### Instruction 1
Print the rows from the line containing "What is the measured distance" through the line containing "Answer: the paved", keeping every line unchanged.

---- Document excerpt

Mamimum number of feeds to download in one try


    public
        mixed
    MAX_PODCASTS_ONE_GO
    = 100

$controller

If MediaJob was instantiated in the web app, the controller that instatiated it


    public
        object
    $controller

$db

Datasource object used to run db queries related to fes items (for storing and updating them)


    public
        object
    $db

$group_model

Instance of group model used to get a list of podcasts


    public
        object
    $group_model

$media_updater

If the MediaJob was instantiated in a MediaUpdater, this is a reference to that updater


    public
        object
    $media_updater

$name_server_does_client_tasks

Whether to run the job's client tasks on the name server in addition to prepareTasks and finishTasks


    public
        bool
    $name_server_does_client_tasks

$name_server_does_client_tasks_only

Whether this MediaJob performs name server only tasks


    public
        bool
    $name_server_does_client_tasks_only

$tasks

The most recently received from the name server tasks for this MediaJob


    public
        array<string|int, mixed>
    $tasks

$update_time

Time in current epoch when feeds last updated


    public
        int
    $update_time

__construct()

Instiates the MediaJob with a reference to the object that instatiated it


    public
                    __construct([object $media_updater = null ][, object $controller = null ]) : mixed

Parameters

$media_updater : object = null: a reference to the media updater that instatiated this object (if being run in MediaUpdater)
$controller : object = null: a reference to the controller that instantiated this object (if being run in the web app)

Return values

mixed —

checkPrerequisites()

Only update if its been more than an hour since the last update


    public
                    checkPrerequisites() : bool

Return values

bool —

whether its been an hour since the last update

doTasks()

For each podcast source downloads the podcast web file, checks which podcast items are not in the database, adds them.


    public
                    doTasks(array<string|int, mixed> $tasks) : mixed

Parameters

$tasks : array<string|int, mixed>: array of feed info (url to download, paths to extract etc)

Return values

mixed —

the result of carrying out that processing

downloadPodcastItem()

--------
---- Data

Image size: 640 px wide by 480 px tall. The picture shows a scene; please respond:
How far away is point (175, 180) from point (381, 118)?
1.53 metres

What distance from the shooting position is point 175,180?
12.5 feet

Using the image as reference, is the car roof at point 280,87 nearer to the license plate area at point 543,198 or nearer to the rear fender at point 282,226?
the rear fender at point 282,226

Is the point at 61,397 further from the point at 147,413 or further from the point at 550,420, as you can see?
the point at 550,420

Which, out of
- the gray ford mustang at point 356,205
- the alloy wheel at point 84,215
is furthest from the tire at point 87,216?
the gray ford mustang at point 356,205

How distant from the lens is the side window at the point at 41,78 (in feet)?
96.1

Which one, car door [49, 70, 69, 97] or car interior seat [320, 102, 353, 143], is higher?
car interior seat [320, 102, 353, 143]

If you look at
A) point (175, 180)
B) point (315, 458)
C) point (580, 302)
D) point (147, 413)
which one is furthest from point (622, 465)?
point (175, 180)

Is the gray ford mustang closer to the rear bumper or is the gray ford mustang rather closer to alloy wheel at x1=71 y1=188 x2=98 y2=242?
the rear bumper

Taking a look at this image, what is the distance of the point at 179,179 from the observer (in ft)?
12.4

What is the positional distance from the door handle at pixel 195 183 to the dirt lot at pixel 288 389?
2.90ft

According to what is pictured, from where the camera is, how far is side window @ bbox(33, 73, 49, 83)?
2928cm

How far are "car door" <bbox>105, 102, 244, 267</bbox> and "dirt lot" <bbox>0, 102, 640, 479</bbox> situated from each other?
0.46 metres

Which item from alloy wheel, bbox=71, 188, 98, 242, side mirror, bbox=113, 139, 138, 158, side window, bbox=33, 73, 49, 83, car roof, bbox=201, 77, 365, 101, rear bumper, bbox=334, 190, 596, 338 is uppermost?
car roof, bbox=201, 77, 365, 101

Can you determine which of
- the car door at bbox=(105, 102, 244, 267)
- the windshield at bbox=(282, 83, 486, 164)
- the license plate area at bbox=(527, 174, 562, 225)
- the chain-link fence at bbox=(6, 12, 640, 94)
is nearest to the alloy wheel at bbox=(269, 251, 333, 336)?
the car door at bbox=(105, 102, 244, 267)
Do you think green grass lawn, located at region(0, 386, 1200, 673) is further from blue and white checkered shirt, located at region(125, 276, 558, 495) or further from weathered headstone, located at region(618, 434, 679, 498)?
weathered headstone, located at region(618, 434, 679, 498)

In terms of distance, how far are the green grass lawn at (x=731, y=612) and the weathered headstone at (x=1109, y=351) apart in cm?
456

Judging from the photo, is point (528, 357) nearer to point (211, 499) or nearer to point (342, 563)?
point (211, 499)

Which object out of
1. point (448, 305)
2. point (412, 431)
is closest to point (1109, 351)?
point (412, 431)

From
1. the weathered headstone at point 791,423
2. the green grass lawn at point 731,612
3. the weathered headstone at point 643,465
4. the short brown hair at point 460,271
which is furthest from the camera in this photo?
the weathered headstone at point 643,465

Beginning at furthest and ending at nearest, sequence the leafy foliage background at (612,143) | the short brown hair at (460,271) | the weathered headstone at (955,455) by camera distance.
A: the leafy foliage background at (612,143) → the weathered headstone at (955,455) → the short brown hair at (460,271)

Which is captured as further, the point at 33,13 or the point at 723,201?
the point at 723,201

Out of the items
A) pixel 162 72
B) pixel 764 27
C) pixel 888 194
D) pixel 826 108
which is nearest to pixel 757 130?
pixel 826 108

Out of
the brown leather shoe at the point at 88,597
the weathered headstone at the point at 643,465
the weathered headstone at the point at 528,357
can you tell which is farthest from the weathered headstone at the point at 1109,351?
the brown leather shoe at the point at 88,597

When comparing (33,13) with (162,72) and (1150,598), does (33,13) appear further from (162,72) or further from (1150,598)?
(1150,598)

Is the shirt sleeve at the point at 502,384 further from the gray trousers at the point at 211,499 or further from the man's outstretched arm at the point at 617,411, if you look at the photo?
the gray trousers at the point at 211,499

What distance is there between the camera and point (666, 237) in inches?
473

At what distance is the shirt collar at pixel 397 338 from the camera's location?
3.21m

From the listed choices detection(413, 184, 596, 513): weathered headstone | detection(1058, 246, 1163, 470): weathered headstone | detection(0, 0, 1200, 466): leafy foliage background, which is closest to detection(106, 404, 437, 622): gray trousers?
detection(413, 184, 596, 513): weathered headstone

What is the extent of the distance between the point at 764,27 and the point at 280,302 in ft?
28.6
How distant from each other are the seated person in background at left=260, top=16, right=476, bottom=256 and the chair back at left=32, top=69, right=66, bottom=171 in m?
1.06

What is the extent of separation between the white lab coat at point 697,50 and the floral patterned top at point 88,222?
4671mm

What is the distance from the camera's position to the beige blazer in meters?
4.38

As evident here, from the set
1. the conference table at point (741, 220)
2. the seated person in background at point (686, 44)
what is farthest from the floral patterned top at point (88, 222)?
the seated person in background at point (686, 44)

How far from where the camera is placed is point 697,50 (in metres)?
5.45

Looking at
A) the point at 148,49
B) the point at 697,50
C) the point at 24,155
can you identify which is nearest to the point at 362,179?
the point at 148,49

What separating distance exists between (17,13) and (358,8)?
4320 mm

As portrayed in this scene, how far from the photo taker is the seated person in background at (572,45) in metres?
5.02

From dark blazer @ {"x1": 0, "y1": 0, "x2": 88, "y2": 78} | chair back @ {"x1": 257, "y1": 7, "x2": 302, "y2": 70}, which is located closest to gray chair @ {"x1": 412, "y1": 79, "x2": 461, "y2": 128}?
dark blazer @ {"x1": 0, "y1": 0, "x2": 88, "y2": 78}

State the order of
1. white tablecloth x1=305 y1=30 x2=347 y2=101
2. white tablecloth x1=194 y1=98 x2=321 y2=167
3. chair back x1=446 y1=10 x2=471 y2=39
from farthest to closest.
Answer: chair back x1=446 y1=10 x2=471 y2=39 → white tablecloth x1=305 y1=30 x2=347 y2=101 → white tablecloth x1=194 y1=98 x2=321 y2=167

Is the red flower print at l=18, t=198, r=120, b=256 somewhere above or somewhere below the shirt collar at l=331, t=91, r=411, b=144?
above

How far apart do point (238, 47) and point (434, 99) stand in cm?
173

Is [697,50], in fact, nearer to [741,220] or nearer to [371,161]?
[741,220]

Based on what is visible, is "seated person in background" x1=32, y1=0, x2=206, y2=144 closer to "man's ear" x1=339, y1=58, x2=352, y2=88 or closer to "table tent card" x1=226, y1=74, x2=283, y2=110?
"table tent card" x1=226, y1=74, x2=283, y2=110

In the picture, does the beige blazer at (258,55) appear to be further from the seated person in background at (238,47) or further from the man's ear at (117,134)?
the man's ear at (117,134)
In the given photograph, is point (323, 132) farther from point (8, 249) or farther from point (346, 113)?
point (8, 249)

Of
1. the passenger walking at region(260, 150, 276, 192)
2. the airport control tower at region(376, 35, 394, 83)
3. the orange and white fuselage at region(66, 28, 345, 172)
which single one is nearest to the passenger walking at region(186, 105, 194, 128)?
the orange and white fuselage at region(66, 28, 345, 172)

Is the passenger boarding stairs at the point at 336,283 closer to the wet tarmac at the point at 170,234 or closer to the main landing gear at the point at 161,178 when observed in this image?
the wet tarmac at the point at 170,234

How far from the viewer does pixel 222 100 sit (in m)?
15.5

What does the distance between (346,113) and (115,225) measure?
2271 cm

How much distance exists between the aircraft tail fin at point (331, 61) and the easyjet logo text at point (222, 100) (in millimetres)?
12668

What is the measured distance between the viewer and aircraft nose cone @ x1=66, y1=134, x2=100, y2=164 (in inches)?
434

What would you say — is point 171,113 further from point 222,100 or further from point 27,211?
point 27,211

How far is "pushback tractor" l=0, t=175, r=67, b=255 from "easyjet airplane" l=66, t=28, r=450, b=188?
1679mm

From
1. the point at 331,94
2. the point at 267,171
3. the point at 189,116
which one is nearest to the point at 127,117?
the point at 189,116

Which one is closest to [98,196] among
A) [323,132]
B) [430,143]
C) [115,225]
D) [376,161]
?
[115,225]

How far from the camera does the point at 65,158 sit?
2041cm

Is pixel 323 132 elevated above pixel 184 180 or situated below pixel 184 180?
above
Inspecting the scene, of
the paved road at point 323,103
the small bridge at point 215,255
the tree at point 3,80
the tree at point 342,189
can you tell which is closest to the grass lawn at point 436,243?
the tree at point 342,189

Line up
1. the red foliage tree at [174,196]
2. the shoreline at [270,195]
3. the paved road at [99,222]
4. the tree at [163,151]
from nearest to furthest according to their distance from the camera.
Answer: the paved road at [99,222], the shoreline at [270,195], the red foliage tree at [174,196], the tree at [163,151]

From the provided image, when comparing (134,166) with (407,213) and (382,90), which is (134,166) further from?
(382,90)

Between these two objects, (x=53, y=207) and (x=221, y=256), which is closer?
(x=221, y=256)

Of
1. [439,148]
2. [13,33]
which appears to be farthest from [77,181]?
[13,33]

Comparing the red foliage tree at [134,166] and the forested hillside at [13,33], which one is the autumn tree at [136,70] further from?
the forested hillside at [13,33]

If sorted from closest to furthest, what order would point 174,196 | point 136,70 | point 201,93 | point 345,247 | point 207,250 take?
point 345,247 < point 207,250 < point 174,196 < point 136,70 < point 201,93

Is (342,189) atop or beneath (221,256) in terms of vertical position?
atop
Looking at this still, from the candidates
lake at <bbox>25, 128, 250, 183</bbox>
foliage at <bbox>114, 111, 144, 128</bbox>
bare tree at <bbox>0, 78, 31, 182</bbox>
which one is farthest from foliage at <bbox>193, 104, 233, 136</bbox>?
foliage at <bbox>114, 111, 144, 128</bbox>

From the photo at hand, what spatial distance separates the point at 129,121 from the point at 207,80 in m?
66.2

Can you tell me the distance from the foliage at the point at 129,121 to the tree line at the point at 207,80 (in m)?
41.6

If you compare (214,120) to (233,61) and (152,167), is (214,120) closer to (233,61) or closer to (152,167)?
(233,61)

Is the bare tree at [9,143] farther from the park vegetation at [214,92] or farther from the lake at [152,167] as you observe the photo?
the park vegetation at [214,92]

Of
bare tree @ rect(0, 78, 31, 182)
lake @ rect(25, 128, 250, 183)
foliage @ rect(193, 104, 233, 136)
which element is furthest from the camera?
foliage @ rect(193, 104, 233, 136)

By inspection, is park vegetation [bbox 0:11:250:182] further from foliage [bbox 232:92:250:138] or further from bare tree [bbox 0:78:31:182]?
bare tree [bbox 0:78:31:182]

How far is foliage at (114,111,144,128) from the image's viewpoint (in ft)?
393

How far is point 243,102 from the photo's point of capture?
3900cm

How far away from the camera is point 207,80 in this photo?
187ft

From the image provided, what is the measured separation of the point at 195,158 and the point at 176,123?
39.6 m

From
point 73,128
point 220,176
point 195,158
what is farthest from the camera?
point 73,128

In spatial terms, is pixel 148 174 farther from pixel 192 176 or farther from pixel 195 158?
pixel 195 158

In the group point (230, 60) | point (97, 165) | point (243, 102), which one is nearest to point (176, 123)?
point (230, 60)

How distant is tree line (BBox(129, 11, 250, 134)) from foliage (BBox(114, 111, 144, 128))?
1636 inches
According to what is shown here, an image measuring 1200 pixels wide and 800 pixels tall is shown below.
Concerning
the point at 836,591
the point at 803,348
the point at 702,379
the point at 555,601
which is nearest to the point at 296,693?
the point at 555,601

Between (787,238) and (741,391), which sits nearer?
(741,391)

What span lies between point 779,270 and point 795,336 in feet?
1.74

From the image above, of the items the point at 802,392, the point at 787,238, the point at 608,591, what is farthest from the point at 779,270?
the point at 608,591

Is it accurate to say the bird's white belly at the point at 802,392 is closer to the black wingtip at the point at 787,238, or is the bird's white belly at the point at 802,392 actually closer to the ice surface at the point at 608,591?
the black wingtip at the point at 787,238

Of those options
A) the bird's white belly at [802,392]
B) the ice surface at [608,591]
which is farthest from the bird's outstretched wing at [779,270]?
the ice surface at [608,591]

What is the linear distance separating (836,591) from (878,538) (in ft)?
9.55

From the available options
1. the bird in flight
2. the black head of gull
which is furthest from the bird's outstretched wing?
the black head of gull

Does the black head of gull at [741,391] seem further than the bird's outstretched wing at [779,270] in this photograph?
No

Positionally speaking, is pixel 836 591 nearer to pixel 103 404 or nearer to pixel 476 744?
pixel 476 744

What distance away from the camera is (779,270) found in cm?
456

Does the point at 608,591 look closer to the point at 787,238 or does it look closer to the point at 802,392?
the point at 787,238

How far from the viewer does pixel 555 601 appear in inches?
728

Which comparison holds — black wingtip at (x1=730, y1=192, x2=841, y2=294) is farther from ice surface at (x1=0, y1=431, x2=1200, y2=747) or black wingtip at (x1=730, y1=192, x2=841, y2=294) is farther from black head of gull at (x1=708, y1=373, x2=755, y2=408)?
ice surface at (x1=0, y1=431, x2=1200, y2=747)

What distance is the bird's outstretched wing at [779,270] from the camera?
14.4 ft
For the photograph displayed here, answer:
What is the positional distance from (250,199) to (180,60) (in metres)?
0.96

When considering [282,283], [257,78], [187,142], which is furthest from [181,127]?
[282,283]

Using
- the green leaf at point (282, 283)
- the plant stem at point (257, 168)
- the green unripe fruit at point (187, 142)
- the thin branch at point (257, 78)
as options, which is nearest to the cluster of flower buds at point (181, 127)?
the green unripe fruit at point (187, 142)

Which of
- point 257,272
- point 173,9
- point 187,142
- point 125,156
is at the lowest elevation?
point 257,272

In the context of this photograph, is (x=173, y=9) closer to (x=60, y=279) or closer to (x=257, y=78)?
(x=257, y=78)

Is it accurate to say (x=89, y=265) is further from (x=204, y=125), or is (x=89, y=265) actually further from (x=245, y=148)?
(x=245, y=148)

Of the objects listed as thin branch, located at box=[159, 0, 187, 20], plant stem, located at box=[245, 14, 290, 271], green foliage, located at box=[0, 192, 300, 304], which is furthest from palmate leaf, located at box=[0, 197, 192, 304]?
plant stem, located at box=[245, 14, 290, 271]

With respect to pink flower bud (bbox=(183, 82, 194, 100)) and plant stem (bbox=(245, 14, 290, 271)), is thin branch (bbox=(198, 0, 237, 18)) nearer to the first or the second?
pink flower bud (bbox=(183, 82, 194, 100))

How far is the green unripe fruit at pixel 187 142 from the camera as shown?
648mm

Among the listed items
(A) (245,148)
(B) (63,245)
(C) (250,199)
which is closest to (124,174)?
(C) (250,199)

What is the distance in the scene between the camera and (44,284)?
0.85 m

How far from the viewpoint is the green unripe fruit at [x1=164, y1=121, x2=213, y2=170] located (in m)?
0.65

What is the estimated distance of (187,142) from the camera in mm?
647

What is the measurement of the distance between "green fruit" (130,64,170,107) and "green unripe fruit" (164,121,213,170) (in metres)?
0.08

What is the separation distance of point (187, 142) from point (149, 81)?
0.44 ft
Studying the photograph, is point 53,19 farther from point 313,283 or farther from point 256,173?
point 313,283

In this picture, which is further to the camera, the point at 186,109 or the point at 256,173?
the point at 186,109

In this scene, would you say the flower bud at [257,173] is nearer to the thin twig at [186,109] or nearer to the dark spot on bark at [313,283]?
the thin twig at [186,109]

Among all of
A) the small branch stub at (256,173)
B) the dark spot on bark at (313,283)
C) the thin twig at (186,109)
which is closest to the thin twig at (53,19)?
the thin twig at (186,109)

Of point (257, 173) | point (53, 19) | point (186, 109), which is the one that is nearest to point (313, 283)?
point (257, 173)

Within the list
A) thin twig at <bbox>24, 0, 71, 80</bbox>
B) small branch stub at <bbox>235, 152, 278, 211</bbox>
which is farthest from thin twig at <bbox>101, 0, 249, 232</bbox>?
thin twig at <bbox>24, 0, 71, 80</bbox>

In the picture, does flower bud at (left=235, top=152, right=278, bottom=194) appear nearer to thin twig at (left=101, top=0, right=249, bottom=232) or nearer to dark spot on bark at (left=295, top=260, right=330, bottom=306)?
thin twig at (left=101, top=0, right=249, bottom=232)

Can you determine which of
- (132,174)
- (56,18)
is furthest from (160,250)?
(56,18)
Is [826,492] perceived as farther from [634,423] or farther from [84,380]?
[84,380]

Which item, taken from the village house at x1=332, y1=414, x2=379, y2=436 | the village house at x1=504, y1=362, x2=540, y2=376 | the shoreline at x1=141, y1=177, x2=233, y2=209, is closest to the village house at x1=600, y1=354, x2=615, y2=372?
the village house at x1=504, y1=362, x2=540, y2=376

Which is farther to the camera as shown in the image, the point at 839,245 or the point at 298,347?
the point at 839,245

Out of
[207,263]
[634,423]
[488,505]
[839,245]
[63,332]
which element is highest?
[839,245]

--------

### Instruction 2
In the MediaJob documentation, rewrite the stretch from "If MediaJob was" through "and updating them)", changing "Datasource" to "Data source".

### Complete response 1
What is the measured distance between the viewer and aircraft nose cone @ x1=66, y1=134, x2=100, y2=164 (in inches)?
434

What would you say — is point 171,113 further from point 222,100 or further from point 27,211?
point 27,211

How far is "pushback tractor" l=0, t=175, r=67, b=255 from "easyjet airplane" l=66, t=28, r=450, b=188?
1679mm

From
1. the point at 331,94
2. the point at 267,171
3. the point at 189,116
which one is nearest to the point at 127,117?
the point at 189,116

Which one is closest to [98,196] among
A) [323,132]
B) [430,143]
C) [115,225]
D) [376,161]
?
[115,225]

How far from the camera does the point at 65,158 sit?
2041cm

Is pixel 323 132 elevated above pixel 184 180 or situated below pixel 184 180?
above
Inspecting the scene, of
the paved road at point 323,103
the small bridge at point 215,255
the tree at point 3,80
the tree at point 342,189
can you tell which is closest to the grass lawn at point 436,243?
the tree at point 342,189

Line up
1. the red foliage tree at [174,196]
2. the shoreline at [270,195]
3. the paved road at [99,222]
4. the tree at [163,151]
from nearest to furthest according to their distance from the camera.
Answer: the paved road at [99,222], the shoreline at [270,195], the red foliage tree at [174,196], the tree at [163,151]

### Complete response 2
If MediaJob was instantiated in the web app, the controller that instatiated it


    public
        object
    $controller

$db

Data source object used to run db queries related to fes items (for storing and updating them)